What needs to be done:
Transcribe every line, keeping it exact.

(Dataset rows)
+ + + + +
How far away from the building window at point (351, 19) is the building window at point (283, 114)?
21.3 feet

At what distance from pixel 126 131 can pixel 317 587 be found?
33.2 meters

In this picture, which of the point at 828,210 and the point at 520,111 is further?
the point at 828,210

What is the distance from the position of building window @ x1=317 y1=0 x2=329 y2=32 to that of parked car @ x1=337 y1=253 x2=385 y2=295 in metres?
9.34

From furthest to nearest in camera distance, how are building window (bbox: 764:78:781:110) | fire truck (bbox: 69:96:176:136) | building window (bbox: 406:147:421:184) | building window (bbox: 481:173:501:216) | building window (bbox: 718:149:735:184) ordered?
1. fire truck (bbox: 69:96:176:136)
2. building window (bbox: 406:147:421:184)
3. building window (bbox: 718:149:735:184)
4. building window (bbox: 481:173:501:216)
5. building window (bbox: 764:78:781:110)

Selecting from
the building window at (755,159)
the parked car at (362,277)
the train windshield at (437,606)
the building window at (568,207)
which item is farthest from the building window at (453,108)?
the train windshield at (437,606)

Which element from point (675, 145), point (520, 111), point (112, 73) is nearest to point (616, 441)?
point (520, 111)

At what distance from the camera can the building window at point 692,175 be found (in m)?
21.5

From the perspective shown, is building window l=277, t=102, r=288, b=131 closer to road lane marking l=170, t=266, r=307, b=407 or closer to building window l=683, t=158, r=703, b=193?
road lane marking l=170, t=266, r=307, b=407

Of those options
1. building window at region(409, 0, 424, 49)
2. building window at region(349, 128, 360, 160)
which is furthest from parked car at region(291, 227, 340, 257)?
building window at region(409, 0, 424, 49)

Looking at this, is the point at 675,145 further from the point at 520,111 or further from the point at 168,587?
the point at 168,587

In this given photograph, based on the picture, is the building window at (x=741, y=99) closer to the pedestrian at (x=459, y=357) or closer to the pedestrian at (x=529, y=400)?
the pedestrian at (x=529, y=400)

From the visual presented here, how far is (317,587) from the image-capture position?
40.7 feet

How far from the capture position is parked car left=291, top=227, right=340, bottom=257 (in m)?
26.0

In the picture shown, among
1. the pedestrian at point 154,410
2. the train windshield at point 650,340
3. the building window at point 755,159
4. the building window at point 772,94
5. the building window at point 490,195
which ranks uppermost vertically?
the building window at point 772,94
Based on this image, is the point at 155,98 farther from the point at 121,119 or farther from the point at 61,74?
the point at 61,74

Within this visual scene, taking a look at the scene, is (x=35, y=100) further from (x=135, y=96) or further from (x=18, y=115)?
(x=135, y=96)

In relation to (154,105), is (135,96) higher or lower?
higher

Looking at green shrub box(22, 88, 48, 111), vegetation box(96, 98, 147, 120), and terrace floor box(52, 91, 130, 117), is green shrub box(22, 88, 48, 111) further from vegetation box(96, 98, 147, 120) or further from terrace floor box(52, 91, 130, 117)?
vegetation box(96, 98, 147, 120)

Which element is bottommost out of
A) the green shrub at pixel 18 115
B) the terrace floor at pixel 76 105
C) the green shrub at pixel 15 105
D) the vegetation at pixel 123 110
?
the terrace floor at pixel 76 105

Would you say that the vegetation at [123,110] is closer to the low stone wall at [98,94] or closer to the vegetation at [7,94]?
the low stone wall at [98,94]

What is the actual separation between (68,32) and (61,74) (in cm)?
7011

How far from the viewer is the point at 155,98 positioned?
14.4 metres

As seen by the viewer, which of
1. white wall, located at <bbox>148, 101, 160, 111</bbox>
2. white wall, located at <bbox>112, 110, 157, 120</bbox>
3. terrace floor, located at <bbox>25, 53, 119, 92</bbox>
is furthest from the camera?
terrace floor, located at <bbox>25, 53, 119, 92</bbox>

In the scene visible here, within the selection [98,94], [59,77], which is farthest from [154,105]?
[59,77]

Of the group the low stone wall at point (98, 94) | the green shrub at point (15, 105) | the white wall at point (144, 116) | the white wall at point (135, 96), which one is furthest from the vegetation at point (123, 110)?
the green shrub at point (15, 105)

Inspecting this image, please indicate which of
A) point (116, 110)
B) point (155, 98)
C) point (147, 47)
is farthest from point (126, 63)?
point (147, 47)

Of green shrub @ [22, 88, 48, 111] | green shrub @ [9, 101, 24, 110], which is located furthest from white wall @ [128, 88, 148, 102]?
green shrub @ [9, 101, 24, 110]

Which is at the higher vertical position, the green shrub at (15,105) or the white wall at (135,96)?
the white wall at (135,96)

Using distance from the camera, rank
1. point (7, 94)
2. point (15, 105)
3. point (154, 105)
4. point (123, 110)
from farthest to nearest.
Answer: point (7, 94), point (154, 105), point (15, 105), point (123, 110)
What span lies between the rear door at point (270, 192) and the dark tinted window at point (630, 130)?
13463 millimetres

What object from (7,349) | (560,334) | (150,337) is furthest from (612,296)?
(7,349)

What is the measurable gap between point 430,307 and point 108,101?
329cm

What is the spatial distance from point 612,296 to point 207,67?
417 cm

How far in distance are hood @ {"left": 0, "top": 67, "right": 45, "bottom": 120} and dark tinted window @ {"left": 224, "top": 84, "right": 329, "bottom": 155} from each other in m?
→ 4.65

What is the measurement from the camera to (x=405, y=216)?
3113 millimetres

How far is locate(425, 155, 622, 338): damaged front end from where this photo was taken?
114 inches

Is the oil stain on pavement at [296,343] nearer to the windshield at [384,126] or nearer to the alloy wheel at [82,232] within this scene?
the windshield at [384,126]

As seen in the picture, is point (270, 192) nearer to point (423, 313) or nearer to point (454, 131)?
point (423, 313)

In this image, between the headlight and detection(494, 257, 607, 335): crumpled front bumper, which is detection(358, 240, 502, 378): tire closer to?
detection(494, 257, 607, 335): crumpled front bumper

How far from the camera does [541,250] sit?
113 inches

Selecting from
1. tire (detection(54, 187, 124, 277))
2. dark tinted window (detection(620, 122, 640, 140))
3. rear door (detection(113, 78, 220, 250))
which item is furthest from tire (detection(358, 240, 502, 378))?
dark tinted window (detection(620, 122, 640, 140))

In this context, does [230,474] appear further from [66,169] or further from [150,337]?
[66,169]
+ + + + +
Answer for the task:
How far away from the building window at point (351, 19) is the building window at point (283, 114)?
21.3 feet

At what distance from pixel 126 131 can pixel 317 587 be found?
33.2 meters

In this picture, which of the point at 828,210 and the point at 520,111 is further?
the point at 828,210

What is the distance from the position of building window @ x1=317 y1=0 x2=329 y2=32 to that of parked car @ x1=337 y1=253 x2=385 y2=295 in metres?
9.34

From furthest to nearest in camera distance, how are building window (bbox: 764:78:781:110) | fire truck (bbox: 69:96:176:136) | building window (bbox: 406:147:421:184) | building window (bbox: 481:173:501:216) | building window (bbox: 718:149:735:184) ordered?
1. fire truck (bbox: 69:96:176:136)
2. building window (bbox: 406:147:421:184)
3. building window (bbox: 718:149:735:184)
4. building window (bbox: 481:173:501:216)
5. building window (bbox: 764:78:781:110)

Selecting from
the building window at (755,159)
the parked car at (362,277)
the train windshield at (437,606)
the building window at (568,207)
which item is farthest from the building window at (453,108)?
the train windshield at (437,606)

Which element from point (675, 145), point (520, 111), point (112, 73) is nearest to point (616, 441)?
point (520, 111)

At what distance from the camera can the building window at point 692,175 be found (in m)?
21.5

From the perspective shown, is building window l=277, t=102, r=288, b=131 closer to road lane marking l=170, t=266, r=307, b=407 or closer to building window l=683, t=158, r=703, b=193?
road lane marking l=170, t=266, r=307, b=407

Of those options
1. building window at region(409, 0, 424, 49)
2. building window at region(349, 128, 360, 160)
which is furthest from parked car at region(291, 227, 340, 257)?
building window at region(409, 0, 424, 49)

Looking at this, is the point at 675,145 further from the point at 520,111 or further from the point at 168,587?
the point at 168,587

In this given photograph, based on the picture, is the building window at (x=741, y=99) closer to the pedestrian at (x=459, y=357) or closer to the pedestrian at (x=529, y=400)?
the pedestrian at (x=529, y=400)

From the visual presented here, how far is (317,587) from the image-capture position?
40.7 feet

How far from the capture position is parked car left=291, top=227, right=340, bottom=257 (in m)?
26.0

In the picture shown, among
1. the pedestrian at point 154,410
2. the train windshield at point 650,340
3. the building window at point 755,159
4. the building window at point 772,94
5. the building window at point 490,195
which ranks uppermost vertically?
the building window at point 772,94
Based on this image, is the point at 155,98 farther from the point at 121,119 or farther from the point at 61,74?
the point at 61,74

Within this visual scene, taking a look at the scene, is (x=35, y=100) further from (x=135, y=96) or further from (x=18, y=115)?
(x=135, y=96)

In relation to (154,105), is (135,96) higher or lower?
higher

Looking at green shrub box(22, 88, 48, 111), vegetation box(96, 98, 147, 120), and terrace floor box(52, 91, 130, 117), is green shrub box(22, 88, 48, 111) further from vegetation box(96, 98, 147, 120) or further from terrace floor box(52, 91, 130, 117)?
vegetation box(96, 98, 147, 120)

Which element is bottommost out of
A) the green shrub at pixel 18 115
B) the terrace floor at pixel 76 105
C) the green shrub at pixel 15 105
D) the vegetation at pixel 123 110
?
the terrace floor at pixel 76 105

Would you say that the vegetation at [123,110] is closer to the low stone wall at [98,94] or closer to the vegetation at [7,94]?
the low stone wall at [98,94]

What is the actual separation between (68,32) and (61,74) (in cm)?
7011

How far from the viewer is the point at 155,98 positioned?
14.4 metres

As seen by the viewer, which of
1. white wall, located at <bbox>148, 101, 160, 111</bbox>
2. white wall, located at <bbox>112, 110, 157, 120</bbox>
3. terrace floor, located at <bbox>25, 53, 119, 92</bbox>
is furthest from the camera?
terrace floor, located at <bbox>25, 53, 119, 92</bbox>

In the scene visible here, within the selection [98,94], [59,77], which is farthest from [154,105]?
[59,77]

Of the group the low stone wall at point (98, 94) | the green shrub at point (15, 105) | the white wall at point (144, 116) | the white wall at point (135, 96), which one is furthest from the vegetation at point (123, 110)?
the green shrub at point (15, 105)

Inspecting this image, please indicate which of
A) point (116, 110)
B) point (155, 98)
C) point (147, 47)
is farthest from point (126, 63)?
point (147, 47)

Of green shrub @ [22, 88, 48, 111] | green shrub @ [9, 101, 24, 110], which is located furthest from white wall @ [128, 88, 148, 102]?
green shrub @ [9, 101, 24, 110]

Which is at the higher vertical position, the green shrub at (15,105) or the white wall at (135,96)?
the white wall at (135,96)

Using distance from the camera, rank
1. point (7, 94)
2. point (15, 105)
3. point (154, 105)
4. point (123, 110)
from farthest to nearest.
Answer: point (7, 94), point (154, 105), point (15, 105), point (123, 110)
What span lies between the rear door at point (270, 192) and the dark tinted window at point (630, 130)?
13463 millimetres

What object from (7,349) | (560,334) | (150,337) is furthest from (612,296)?
(7,349)

What is the measurable gap between point 430,307 and point 108,101?
329cm

What is the spatial distance from point 612,296 to point 207,67?
417 cm

How far in distance are hood @ {"left": 0, "top": 67, "right": 45, "bottom": 120} and dark tinted window @ {"left": 224, "top": 84, "right": 329, "bottom": 155} from each other in m?
→ 4.65

What is the measurement from the camera to (x=405, y=216)?
3113 millimetres

How far is locate(425, 155, 622, 338): damaged front end from where this photo was taken?
114 inches

Is the oil stain on pavement at [296,343] nearer to the windshield at [384,126] or nearer to the alloy wheel at [82,232] within this scene?
the windshield at [384,126]

As seen in the picture, is point (270, 192) nearer to point (423, 313) or nearer to point (454, 131)?
point (423, 313)

In this image, between the headlight and detection(494, 257, 607, 335): crumpled front bumper, which is detection(358, 240, 502, 378): tire closer to?
detection(494, 257, 607, 335): crumpled front bumper

How far from the camera does [541,250] sit?
113 inches

Selecting from
1. tire (detection(54, 187, 124, 277))
2. dark tinted window (detection(620, 122, 640, 140))
3. rear door (detection(113, 78, 220, 250))
which item is furthest from tire (detection(358, 240, 502, 378))?
dark tinted window (detection(620, 122, 640, 140))

In this context, does [230,474] appear further from [66,169] or further from [150,337]?
[66,169]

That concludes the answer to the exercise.